Could you show each line of the records that contains the word "common"?

[RECORDS FOR THE EXERCISE Boundary: Start]

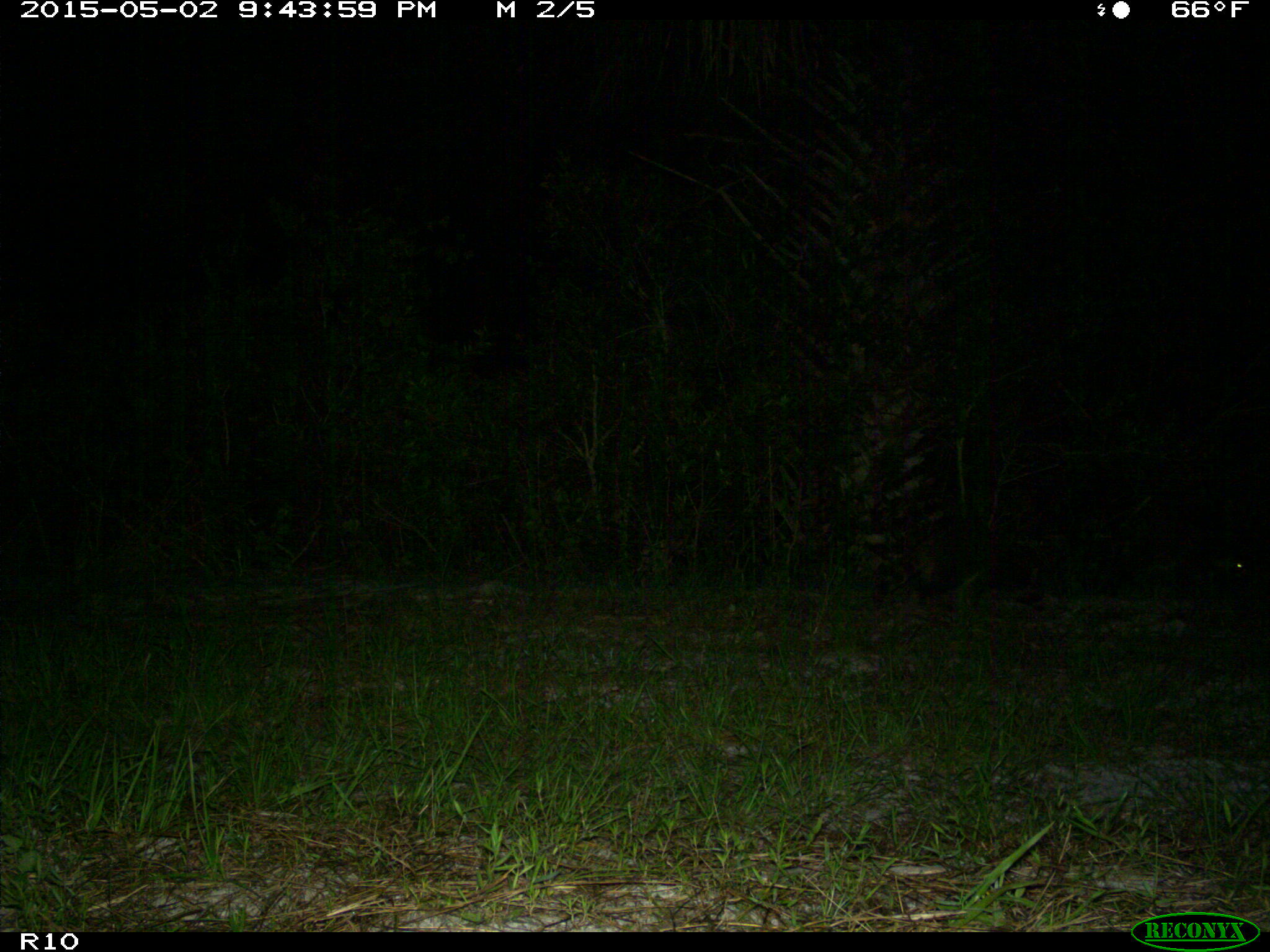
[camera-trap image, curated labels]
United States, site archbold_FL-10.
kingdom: Animalia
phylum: Chordata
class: Mammalia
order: Carnivora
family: Procyonidae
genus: Procyon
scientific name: Procyon lotor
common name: common raccoon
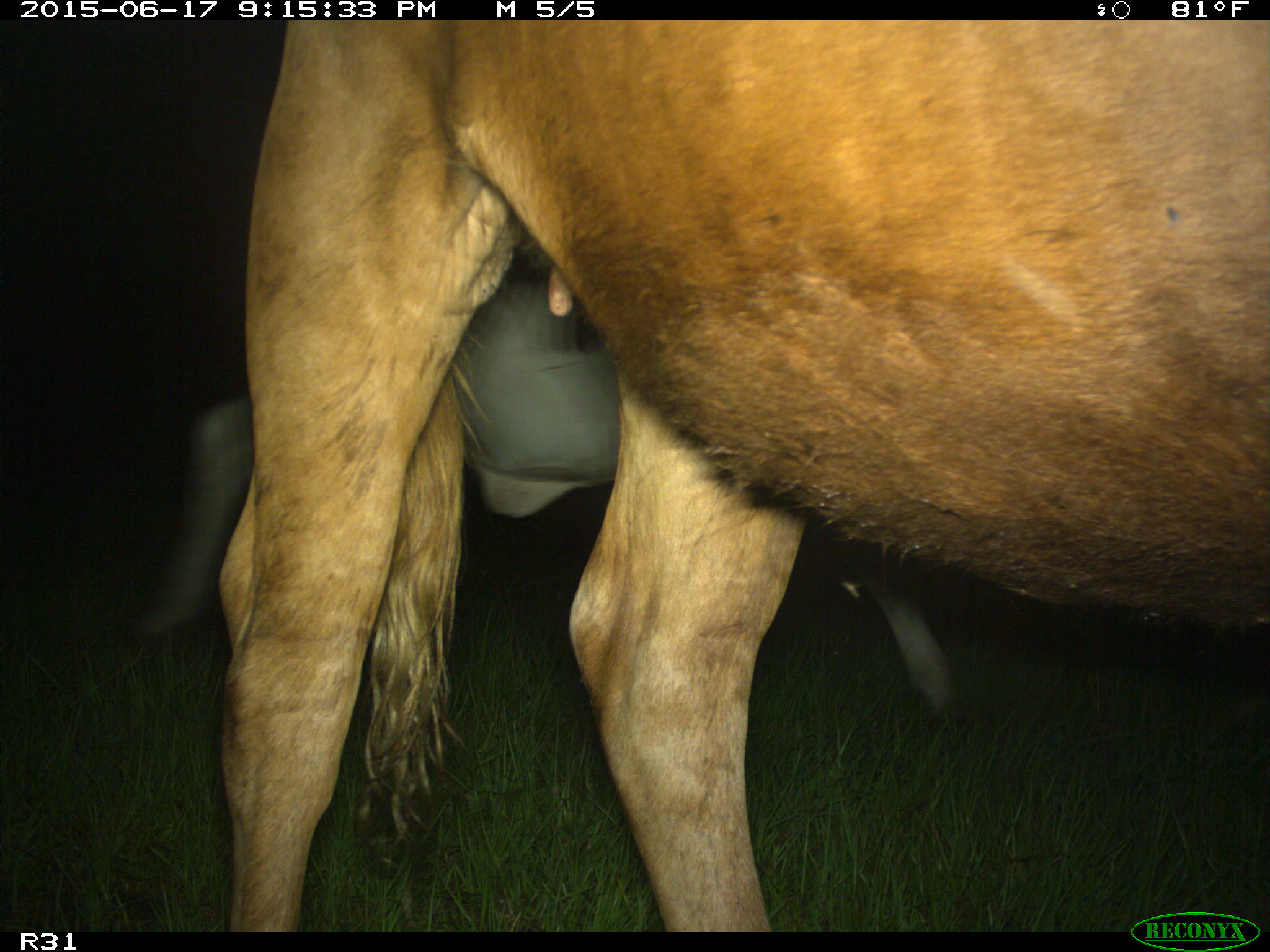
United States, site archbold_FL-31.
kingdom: Animalia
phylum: Chordata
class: Mammalia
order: Artiodactyla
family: Bovidae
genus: Bos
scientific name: Bos taurus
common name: domestic cow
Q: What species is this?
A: Bos taurus (domestic cow).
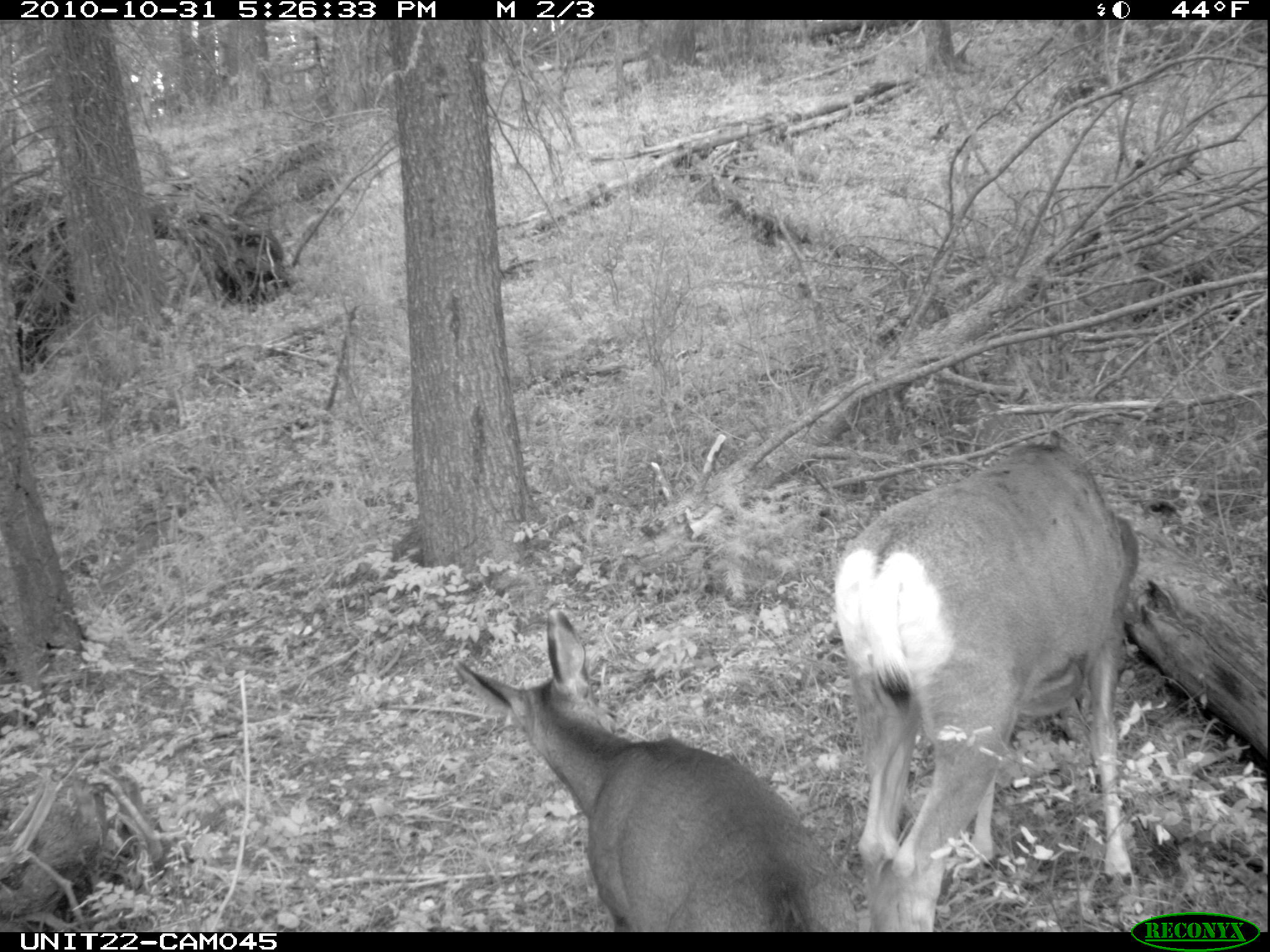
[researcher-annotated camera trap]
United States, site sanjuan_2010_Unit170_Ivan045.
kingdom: Animalia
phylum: Chordata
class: Mammalia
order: Artiodactyla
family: Cervidae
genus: Odocoileus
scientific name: Odocoileus hemionus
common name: mule deer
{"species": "Odocoileus hemionus (mule deer)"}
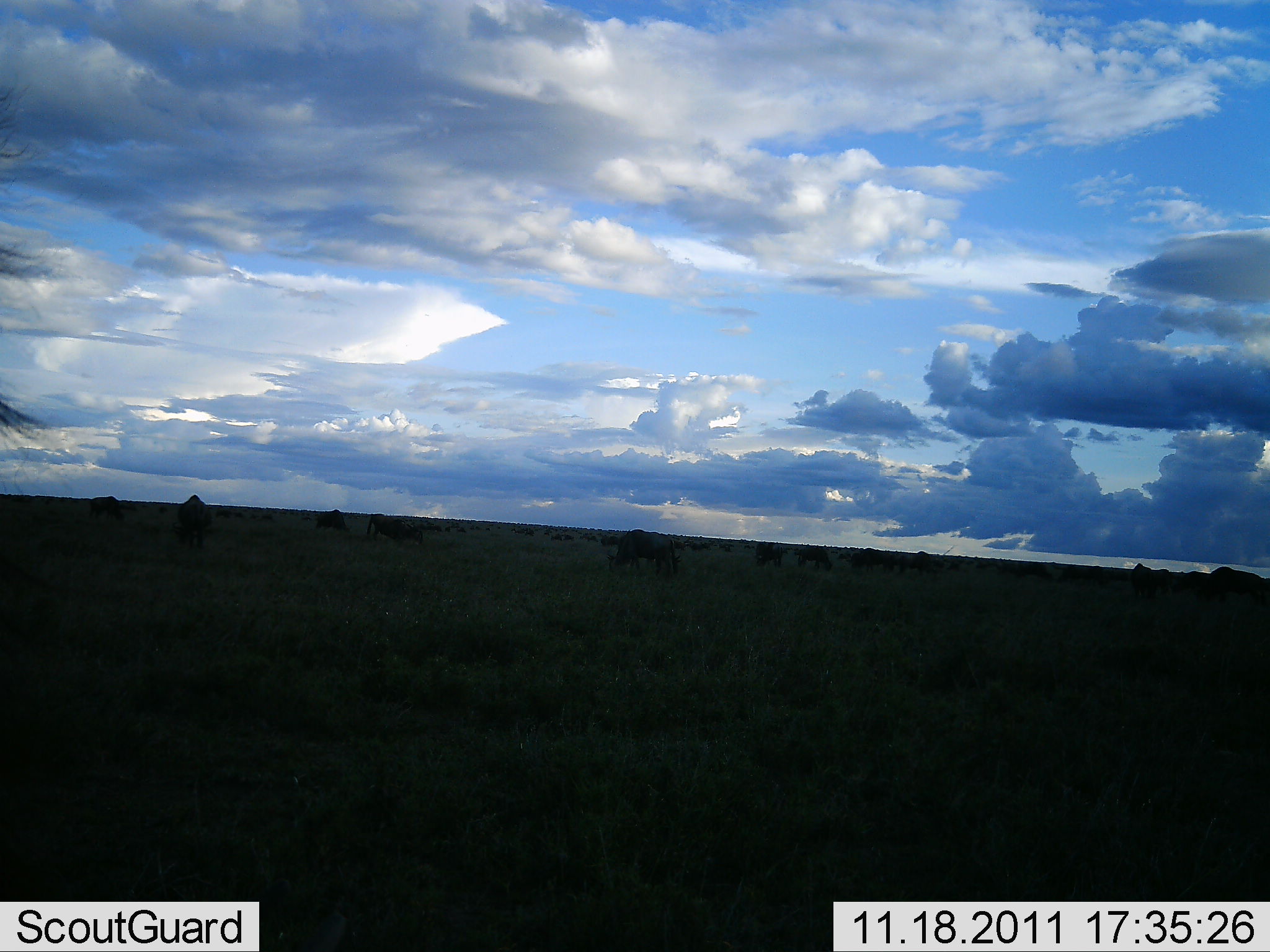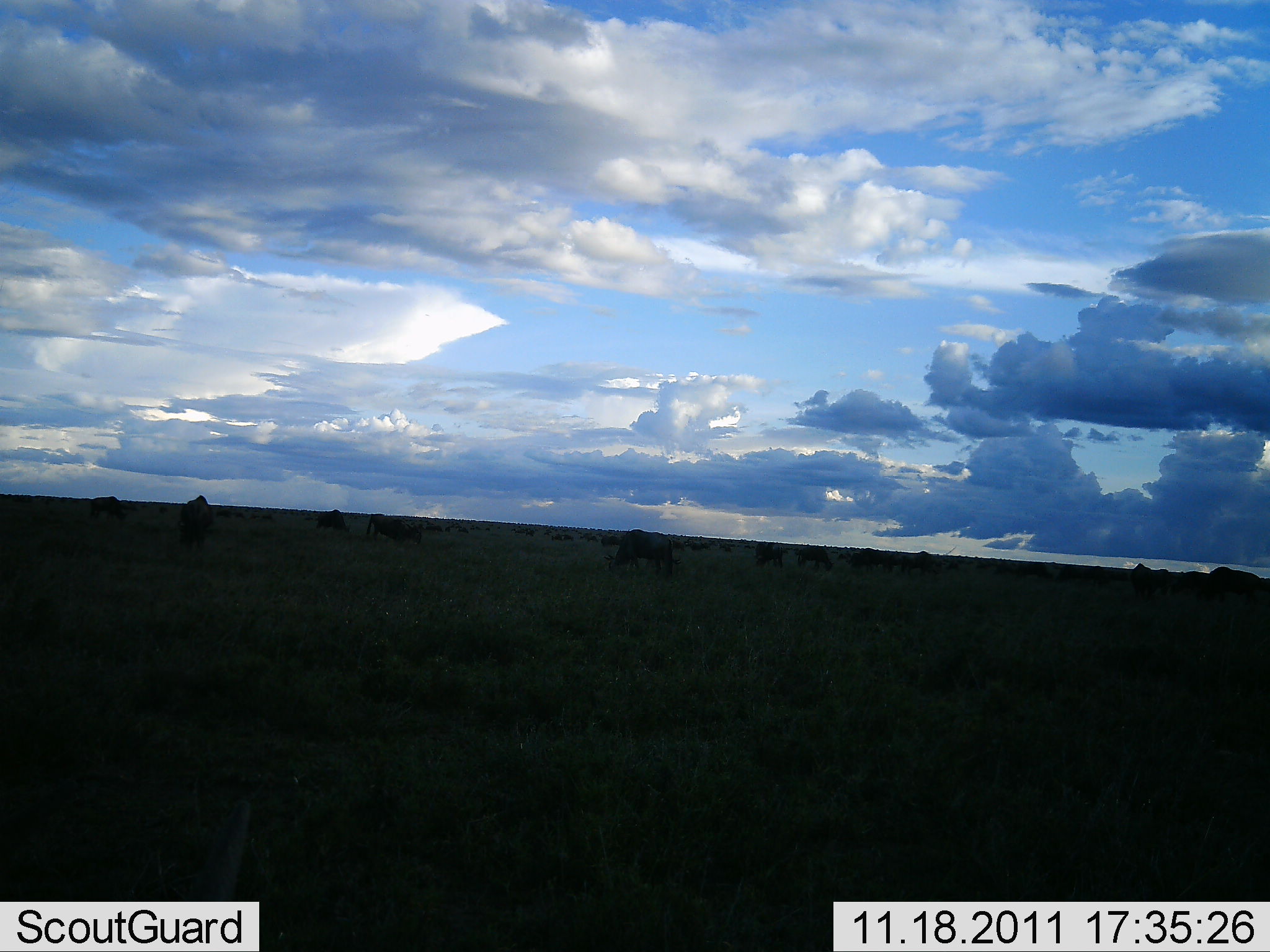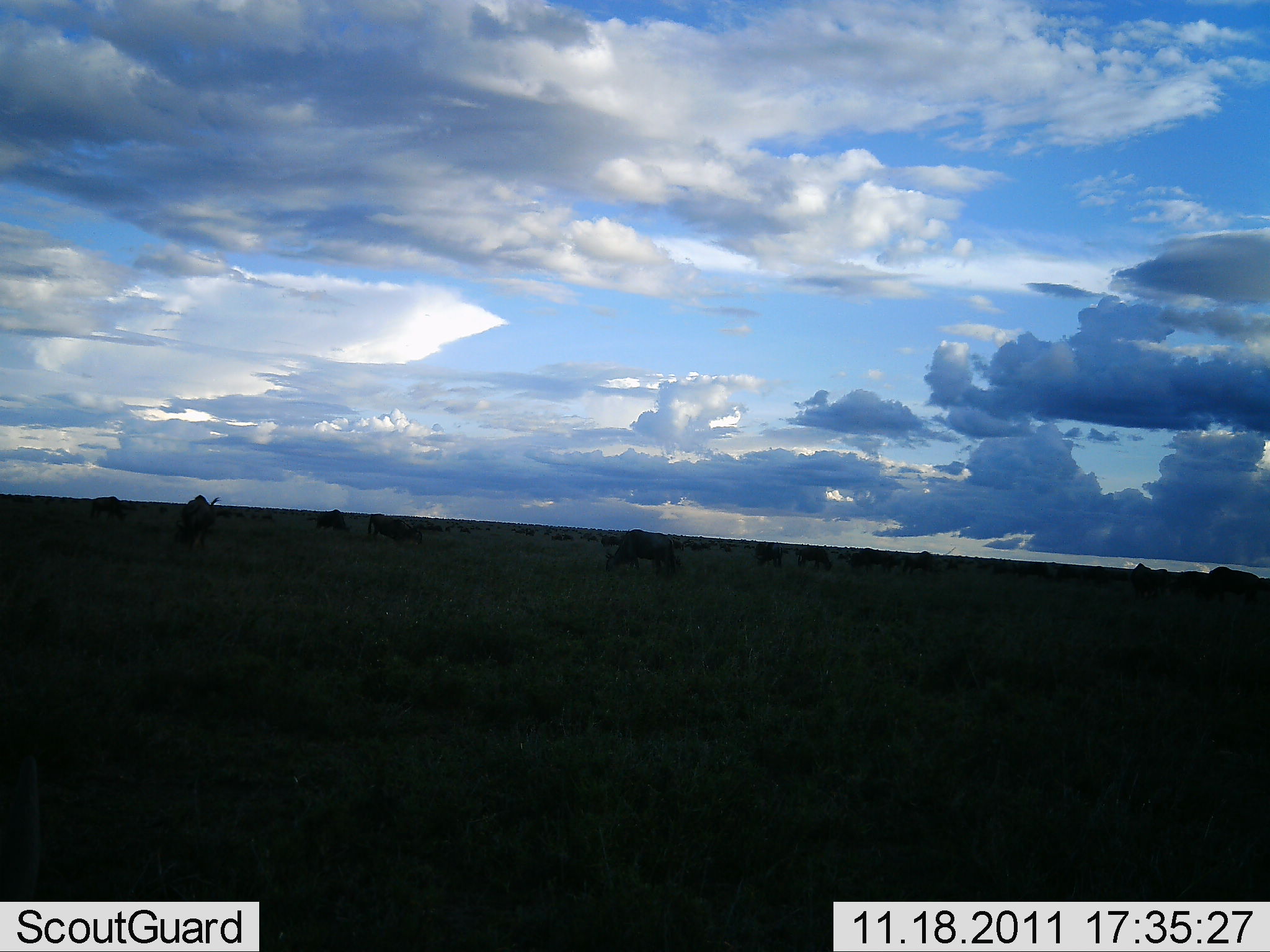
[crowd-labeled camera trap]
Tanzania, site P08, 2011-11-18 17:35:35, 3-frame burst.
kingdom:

[RECORDS FOR THE EXERCISE Boundary: End]

▶ _OUTPUT BELOW_:
common name: common raccoon
common name: domestic cow
common name: mule deer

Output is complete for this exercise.